## 提供テキスト
※ ※ ※
MasterDuel Notebook

【ルール解説】失烙印ではうららを防げない?

ザ・ニューボーン・ドラゴンにて新しく収録された烙印融合が急速にマスターデュエルの環境を塗り替えています。第9期ランク戦第9期ランク戦はまさに烙印融合で完成した烙印デスピア一色という具合です。

この環境トップデッキの展開を止めてゲームを有利にすすめるためには、初手の烙印融合をいかに防げるか、という一点にかかっています。対戦相手は当然にあらゆる手段でなんとか烙印融合を無効化しようと手を尽くしてきます。

ところで失烙印というカードをご存知でしょうか?

永続魔法
このカード名の②の効果は1ターンに1度しか使用できない。①:このカードが魔法&罠ゾーンに存在する限り、融合モンスターを融合召喚する効果を含む効果を自分が発動した場合、その発動は無効化されず、その融合召喚成功時に相手は魔法・罠・モンスターの効果を発動できない。②:自分が融合モンスターの融合召喚に成功した場合に発動できる。デッキから「アルバスの落胤」1体またはそのカード名が記されたモンスター1体を手札に加える。

失烙印は永続魔法で、場に存在する限り融合召喚するカードの発動が無効化されず、また融合召喚成功時に相手はカードの効果を発動することができなくなります。このため融合召喚を安全に通して融合モンスターを着地させることができます。

烙印カードなのでデスピアの導化アルベルなど豊富なサーチカードがあるためデッキに1枚でも入れておけば烙印融合を安全に通すことができる!

…わけではありません。例えば、広く採用される手札誘発カード灰流うらら失烙印が発動していても、しっかり烙印融合を無効化します。

なぜ失烙印発動下でも灰流うららを防ぐことができないのか、どんなカードなら烙印融合を無効化できて、どんなカードは失烙印では防げないのか。

この問題は失烙印だけでなく、召喚獣で活躍するフィールド魔法暴走魔法陣にも当てはまります。

フィールド魔法
このカード名のカードは1ターンに1枚しか発動できない。①:このカードの発動時の効果処理として、デッキから「召喚師アレイスター」1体を手札に加える事ができる。②:このカードがフィールドゾーンに存在する限り、融合モンスターを融合召喚する効果を含む効果を自分が発動した場合、その発動は無効化されず、その融合召喚成功時に相手は魔法・罠・モンスターの効果を発動できない。

烙印融合を通したい烙印デスピア使いのみならず、烙印融合を無効化したいアンチ烙印デスピア召喚獣使いにも役に立つ記事になっています。

「効果の無効」と「発動の無効」

失烙印の効果を確認すると「融合モンスターを融合召喚する効果を含む効果を自分が発動した場合、その発動は無効化されず」とあり、無効化できなくなるものは「効果の発動」であることがわかります。

永続魔法
このカード名の②の効果は1ターンに1度しか使用できない。①:このカードが魔法&罠ゾーンに存在する限り、融合モンスターを融合召喚する効果を含む効果を自分が発動した場合、その発動は無効化されず、その融合召喚成功時に相手は魔法・罠・モンスターの効果を発動できない。②:自分が融合モンスターの融合召喚に成功した場合に発動できる。デッキから「アルバスの落胤」1体またはそのカード名が記されたモンスター1体を手札に加える。
※ ※ ※
(レコード)

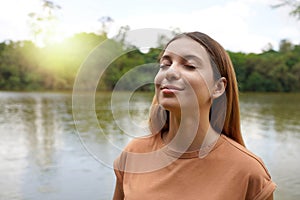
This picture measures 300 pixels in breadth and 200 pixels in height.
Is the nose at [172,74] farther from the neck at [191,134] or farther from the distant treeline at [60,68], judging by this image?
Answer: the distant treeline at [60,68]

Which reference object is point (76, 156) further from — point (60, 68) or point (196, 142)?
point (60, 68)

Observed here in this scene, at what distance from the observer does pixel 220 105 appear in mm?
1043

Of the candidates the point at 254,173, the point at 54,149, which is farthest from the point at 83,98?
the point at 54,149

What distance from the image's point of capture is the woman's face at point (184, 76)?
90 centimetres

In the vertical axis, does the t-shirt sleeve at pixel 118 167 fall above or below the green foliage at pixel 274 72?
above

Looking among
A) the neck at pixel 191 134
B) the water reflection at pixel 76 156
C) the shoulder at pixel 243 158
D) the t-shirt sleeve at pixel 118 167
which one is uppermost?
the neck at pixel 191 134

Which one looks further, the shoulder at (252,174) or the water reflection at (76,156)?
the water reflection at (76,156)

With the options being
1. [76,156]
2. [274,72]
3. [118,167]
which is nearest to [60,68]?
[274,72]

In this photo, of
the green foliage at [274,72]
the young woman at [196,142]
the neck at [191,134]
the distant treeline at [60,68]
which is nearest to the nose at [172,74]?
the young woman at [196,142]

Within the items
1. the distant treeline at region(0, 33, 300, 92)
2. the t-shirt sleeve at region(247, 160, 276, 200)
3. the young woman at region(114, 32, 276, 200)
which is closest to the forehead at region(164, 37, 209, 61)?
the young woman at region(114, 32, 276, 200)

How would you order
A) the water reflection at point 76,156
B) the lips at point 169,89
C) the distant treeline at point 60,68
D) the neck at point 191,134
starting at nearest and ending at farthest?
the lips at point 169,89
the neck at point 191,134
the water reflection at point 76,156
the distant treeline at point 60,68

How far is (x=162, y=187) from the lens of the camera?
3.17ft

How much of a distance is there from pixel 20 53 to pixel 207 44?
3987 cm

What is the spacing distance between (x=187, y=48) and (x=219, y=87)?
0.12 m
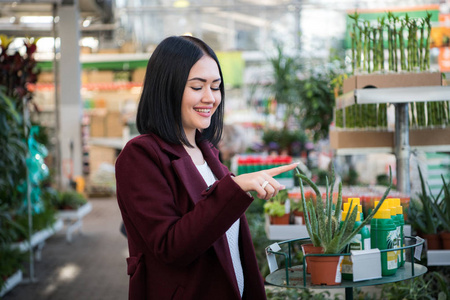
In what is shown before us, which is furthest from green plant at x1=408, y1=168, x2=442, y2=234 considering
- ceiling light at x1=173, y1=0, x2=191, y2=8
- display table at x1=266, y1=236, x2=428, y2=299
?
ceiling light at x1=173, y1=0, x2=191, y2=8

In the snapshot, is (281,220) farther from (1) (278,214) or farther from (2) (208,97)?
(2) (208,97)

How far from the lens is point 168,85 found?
※ ※ ※
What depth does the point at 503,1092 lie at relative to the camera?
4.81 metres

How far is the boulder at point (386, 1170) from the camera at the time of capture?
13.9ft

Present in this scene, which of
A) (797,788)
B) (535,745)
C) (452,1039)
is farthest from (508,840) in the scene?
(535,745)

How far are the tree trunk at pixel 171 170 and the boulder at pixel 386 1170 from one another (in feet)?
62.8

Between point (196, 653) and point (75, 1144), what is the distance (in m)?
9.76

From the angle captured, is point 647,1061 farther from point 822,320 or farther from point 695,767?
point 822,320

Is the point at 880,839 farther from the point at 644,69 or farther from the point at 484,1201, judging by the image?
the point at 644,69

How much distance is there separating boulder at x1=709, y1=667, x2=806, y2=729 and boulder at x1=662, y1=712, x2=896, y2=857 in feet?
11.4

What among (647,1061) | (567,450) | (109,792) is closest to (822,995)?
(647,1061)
※ ※ ※
## 出題
1. 失烙印についての解説記事で、暴走魔法陣はどのデッキで活躍するカードとされていますか?
2. 失烙印についての解説記事を、最後の文のあとから書き続けてください。

## 解答
1. 召喚獣です。

2.
一方、灰流うららが無効化するものは「効果」そのものとなっています。

モンスター
星3
[アンデット族/効果/チューナー]
このカード名の効果は1ターンに1度しか使用できない。①:以下のいずれかの効果を含む魔法・罠・モンスターの効果が発動した時、このカードを手札から捨てて発動できる。その効果を無効にする。 ●デッキからカードを手札に加える効果 ●デッキからモンスターを特殊召喚する効果 ●デッキからカードを墓地へ送る効果

「効果の発動の無効」と「効果の無効」はパッと見ただけでは違いがあるのか分かりませんが、遊戯王のルール上明確に区別されています。

「効果の発動の無効」は、「その効果の発動がそもそもできなかった」状態になるイメージです。発動ができていないので、「1ターンに1度しか発動できない」効果の効果が無効化された場合、もう一度そのターン中に発動することができます。

なお、ややこしいのですが発動が無効化されても、その効果は「使用した」扱いにはなります。そのため「1ターンに1度しか使用できない」効果は、効果の発動が無効にされても、使用した事実は消えずにもうそのターンには発動ができません。

一方で、「効果の無効」は、「その効果は発動したが、効果は適用されない」という扱いになります。1ターンに一度だけ発動できる効果も発動した状態になるので、もうそのターン中には発動できません。1ターンに一度だけ使用できる効果もすでに使用済みとなり発動できません。

失烙印暴走魔法陣が場にあると、発動を無効化されることはなくなりますが、発動が通ってから効果が適用されるかどうかについては特に何もしてくれません。灰流うららは発動までは無効化しませんが、効果は無効化するので烙印融合の効果は適用されなくなってしまいます。

失烙印で防げるカード

同じように手札誘発カードの緑光の宣告者は発動を無効化する効果を持っているので失烙印暴走魔法陣によって防ぐことができます。

緑光の宣告者

ほかにも多くのカウンター罠カードは発動を無効化する効果を持っているので失烙印暴走魔法陣が場にある場合には、融合召喚を防ぐことができません。採用率が高いカードだと神の警告神の宣告は、失烙印暴走魔法陣によって防ぐことができるカードの代表例です。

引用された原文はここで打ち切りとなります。